**Task details**. Each record below should appear again exactly as written.

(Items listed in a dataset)
···

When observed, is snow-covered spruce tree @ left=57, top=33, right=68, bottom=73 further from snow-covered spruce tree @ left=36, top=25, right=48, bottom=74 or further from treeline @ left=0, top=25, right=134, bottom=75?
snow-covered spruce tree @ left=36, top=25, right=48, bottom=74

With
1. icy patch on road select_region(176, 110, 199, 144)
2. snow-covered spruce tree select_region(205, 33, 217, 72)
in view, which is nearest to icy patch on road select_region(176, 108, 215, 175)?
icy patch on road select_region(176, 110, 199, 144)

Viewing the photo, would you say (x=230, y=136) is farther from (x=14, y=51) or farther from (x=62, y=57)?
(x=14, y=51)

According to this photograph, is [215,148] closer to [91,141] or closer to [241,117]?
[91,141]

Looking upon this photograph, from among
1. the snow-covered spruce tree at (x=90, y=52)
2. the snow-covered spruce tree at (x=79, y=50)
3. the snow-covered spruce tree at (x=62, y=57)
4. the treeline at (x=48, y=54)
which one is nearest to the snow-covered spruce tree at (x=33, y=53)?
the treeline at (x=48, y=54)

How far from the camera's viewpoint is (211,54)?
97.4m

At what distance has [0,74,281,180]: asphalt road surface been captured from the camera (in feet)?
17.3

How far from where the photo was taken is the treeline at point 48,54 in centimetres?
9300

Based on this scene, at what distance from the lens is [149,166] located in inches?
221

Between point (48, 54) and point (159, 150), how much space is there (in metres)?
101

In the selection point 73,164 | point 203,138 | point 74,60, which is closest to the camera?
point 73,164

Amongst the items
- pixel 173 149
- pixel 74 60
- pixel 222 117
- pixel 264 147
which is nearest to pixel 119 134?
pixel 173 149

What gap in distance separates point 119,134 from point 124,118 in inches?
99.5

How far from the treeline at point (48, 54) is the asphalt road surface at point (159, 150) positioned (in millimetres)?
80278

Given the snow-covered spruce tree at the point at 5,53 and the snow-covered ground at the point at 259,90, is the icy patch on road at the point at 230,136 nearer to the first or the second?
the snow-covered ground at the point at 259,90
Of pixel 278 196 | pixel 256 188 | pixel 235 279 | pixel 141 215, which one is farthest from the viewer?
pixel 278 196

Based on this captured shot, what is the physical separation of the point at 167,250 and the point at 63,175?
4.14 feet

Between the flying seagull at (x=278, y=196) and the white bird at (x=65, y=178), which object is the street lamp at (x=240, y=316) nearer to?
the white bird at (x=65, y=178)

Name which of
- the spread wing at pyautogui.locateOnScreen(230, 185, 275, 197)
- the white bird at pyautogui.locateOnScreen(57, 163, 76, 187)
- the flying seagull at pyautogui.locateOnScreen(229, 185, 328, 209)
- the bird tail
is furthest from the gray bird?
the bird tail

···

**Solution to the problem**.
When observed, is snow-covered spruce tree @ left=57, top=33, right=68, bottom=73 further from snow-covered spruce tree @ left=36, top=25, right=48, bottom=74 or further from treeline @ left=0, top=25, right=134, bottom=75?
snow-covered spruce tree @ left=36, top=25, right=48, bottom=74

With
1. icy patch on road select_region(176, 110, 199, 144)
2. snow-covered spruce tree select_region(205, 33, 217, 72)
in view, which is nearest to icy patch on road select_region(176, 108, 215, 175)?
icy patch on road select_region(176, 110, 199, 144)

Viewing the photo, would you say (x=230, y=136) is farther from (x=14, y=51) or farther from (x=62, y=57)?
(x=14, y=51)

According to this photograph, is [215,148] closer to [91,141] or closer to [241,117]?
[91,141]

Looking upon this photograph, from among
1. the snow-covered spruce tree at (x=90, y=52)
2. the snow-covered spruce tree at (x=79, y=50)
3. the snow-covered spruce tree at (x=62, y=57)
4. the treeline at (x=48, y=54)
which one is nearest to the snow-covered spruce tree at (x=33, y=53)?
the treeline at (x=48, y=54)

How far from the camera's viewpoint is (211,54)?
97.4m

At what distance has [0,74,281,180]: asphalt road surface been captured from the camera (in feet)?
17.3

How far from where the photo was taken is the treeline at point 48,54 in centimetres?
9300

Based on this scene, at what distance from the lens is [149,166] located in inches?
221

Between point (48, 54) and point (159, 150), how much space is there (in metres)?
101

In the selection point 73,164 | point 203,138 | point 74,60, which is closest to the camera?
point 73,164

Amongst the items
- pixel 173 149
- pixel 74 60
- pixel 222 117
- pixel 264 147
which is nearest to pixel 119 134?
pixel 173 149

What gap in distance separates point 119,134 from point 124,118 in inches?
99.5

How far from the treeline at point (48, 54) is the asphalt road surface at point (159, 150) positioned (in millimetres)?
80278

Given the snow-covered spruce tree at the point at 5,53 and the snow-covered ground at the point at 259,90, is the icy patch on road at the point at 230,136 nearer to the first or the second?
the snow-covered ground at the point at 259,90
Of pixel 278 196 | pixel 256 188 | pixel 235 279 | pixel 141 215, which one is farthest from the viewer?
pixel 278 196

Based on this captured shot, what is the physical separation of the point at 167,250 and the point at 63,175?
4.14 feet

Between the flying seagull at (x=278, y=196) and the white bird at (x=65, y=178), which object is the street lamp at (x=240, y=316) nearer to?
the white bird at (x=65, y=178)

Name which of
- the spread wing at pyautogui.locateOnScreen(230, 185, 275, 197)
- the white bird at pyautogui.locateOnScreen(57, 163, 76, 187)
- the flying seagull at pyautogui.locateOnScreen(229, 185, 328, 209)
- the bird tail
is furthest from the gray bird?
the bird tail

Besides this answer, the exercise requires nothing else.